Web page caption snippets
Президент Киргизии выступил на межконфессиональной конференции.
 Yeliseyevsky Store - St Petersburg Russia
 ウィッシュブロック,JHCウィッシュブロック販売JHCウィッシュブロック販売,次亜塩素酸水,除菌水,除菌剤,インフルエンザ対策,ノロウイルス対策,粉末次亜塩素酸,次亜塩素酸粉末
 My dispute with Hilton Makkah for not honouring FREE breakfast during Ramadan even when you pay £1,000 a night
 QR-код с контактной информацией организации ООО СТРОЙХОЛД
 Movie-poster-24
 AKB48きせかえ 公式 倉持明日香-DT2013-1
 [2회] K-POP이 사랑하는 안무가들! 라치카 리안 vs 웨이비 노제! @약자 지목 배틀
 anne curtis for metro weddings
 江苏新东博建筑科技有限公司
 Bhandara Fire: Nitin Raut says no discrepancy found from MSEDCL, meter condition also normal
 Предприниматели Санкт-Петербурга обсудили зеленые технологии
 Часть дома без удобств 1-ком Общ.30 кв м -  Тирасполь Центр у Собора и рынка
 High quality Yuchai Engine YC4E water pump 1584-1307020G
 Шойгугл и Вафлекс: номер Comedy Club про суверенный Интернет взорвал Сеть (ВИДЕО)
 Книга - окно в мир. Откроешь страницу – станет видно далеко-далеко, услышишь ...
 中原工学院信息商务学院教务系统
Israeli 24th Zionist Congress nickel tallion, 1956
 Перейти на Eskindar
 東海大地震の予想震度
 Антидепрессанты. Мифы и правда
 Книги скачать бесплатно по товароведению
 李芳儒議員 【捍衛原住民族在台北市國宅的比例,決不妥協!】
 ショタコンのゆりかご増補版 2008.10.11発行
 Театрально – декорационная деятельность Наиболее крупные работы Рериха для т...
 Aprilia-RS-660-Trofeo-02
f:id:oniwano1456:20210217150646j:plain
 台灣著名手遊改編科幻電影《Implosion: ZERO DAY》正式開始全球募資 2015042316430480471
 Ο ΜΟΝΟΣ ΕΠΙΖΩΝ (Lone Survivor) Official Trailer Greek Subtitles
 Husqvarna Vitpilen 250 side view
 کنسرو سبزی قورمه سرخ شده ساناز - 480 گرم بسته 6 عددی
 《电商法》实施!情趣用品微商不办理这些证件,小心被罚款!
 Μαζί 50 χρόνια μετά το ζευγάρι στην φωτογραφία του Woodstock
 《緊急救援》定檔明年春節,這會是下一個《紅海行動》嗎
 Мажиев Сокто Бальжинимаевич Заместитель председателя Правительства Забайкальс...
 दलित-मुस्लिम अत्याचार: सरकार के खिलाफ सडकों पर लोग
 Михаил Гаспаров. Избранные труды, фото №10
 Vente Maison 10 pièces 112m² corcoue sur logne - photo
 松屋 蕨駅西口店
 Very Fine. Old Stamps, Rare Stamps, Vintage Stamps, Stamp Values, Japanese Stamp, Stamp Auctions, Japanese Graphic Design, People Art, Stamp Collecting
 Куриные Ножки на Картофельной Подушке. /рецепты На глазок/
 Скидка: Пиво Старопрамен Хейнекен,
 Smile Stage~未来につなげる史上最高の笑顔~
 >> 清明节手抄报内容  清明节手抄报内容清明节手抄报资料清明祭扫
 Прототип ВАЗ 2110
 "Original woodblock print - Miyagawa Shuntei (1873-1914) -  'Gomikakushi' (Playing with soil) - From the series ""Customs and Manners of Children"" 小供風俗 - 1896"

> **About this task**
In your answer, repeat each of the records exactly.

> **Written response**
Президент Киргизии выступил на межконфессиональной конференции.
 Yeliseyevsky Store - St Petersburg Russia
 ウィッシュブロック,JHCウィッシュブロック販売JHCウィッシュブロック販売,次亜塩素酸水,除菌水,除菌剤,インフルエンザ対策,ノロウイルス対策,粉末次亜塩素酸,次亜塩素酸粉末
 My dispute with Hilton Makkah for not honouring FREE breakfast during Ramadan even when you pay £1,000 a night
 QR-код с контактной информацией организации ООО СТРОЙХОЛД
 Movie-poster-24
 AKB48きせかえ 公式 倉持明日香-DT2013-1
 [2회] K-POP이 사랑하는 안무가들! 라치카 리안 vs 웨이비 노제! @약자 지목 배틀
 anne curtis for metro weddings
 江苏新东博建筑科技有限公司
 Bhandara Fire: Nitin Raut says no discrepancy found from MSEDCL, meter condition also normal
 Предприниматели Санкт-Петербурга обсудили зеленые технологии
 Часть дома без удобств 1-ком Общ.30 кв м -  Тирасполь Центр у Собора и рынка
 High quality Yuchai Engine YC4E water pump 1584-1307020G
 Шойгугл и Вафлекс: номер Comedy Club про суверенный Интернет взорвал Сеть (ВИДЕО)
 Книга - окно в мир. Откроешь страницу – станет видно далеко-далеко, услышишь ...
 中原工学院信息商务学院教务系统
Israeli 24th Zionist Congress nickel tallion, 1956
 Перейти на Eskindar
 東海大地震の予想震度
 Антидепрессанты. Мифы и правда
 Книги скачать бесплатно по товароведению
 李芳儒議員 【捍衛原住民族在台北市國宅的比例,決不妥協!】
 ショタコンのゆりかご増補版 2008.10.11発行
 Театрально – декорационная деятельность Наиболее крупные работы Рериха для т...
 Aprilia-RS-660-Trofeo-02
f:id:oniwano1456:20210217150646j:plain
 台灣著名手遊改編科幻電影《Implosion: ZERO DAY》正式開始全球募資 2015042316430480471
 Ο ΜΟΝΟΣ ΕΠΙΖΩΝ (Lone Survivor) Official Trailer Greek Subtitles
 Husqvarna Vitpilen 250 side view
 کنسرو سبزی قورمه سرخ شده ساناز - 480 گرم بسته 6 عددی
 《电商法》实施!情趣用品微商不办理这些证件,小心被罚款!
 Μαζί 50 χρόνια μετά το ζευγάρι στην φωτογραφία του Woodstock
 《緊急救援》定檔明年春節,這會是下一個《紅海行動》嗎
 Мажиев Сокто Бальжинимаевич Заместитель председателя Правительства Забайкальс...
 दलित-मुस्लिम अत्याचार: सरकार के खिलाफ सडकों पर लोग
 Михаил Гаспаров. Избранные труды, фото №10
 Vente Maison 10 pièces 112m² corcoue sur logne - photo
 松屋 蕨駅西口店
 Very Fine. Old Stamps, Rare Stamps, Vintage Stamps, Stamp Values, Japanese Stamp, Stamp Auctions, Japanese Graphic Design, People Art, Stamp Collecting
 Куриные Ножки на Картофельной Подушке. /рецепты На глазок/
 Скидка: Пиво Старопрамен Хейнекен,
 Smile Stage~未来につなげる史上最高の笑顔~
 >> 清明节手抄报内容  清明节手抄报内容清明节手抄报资料清明祭扫
 Прототип ВАЗ 2110
 "Original woodblock print - Miyagawa Shuntei (1873-1914) -  'Gomikakushi' (Playing with soil) - From the series ""Customs and Manners of Children"" 小供風俗 - 1896"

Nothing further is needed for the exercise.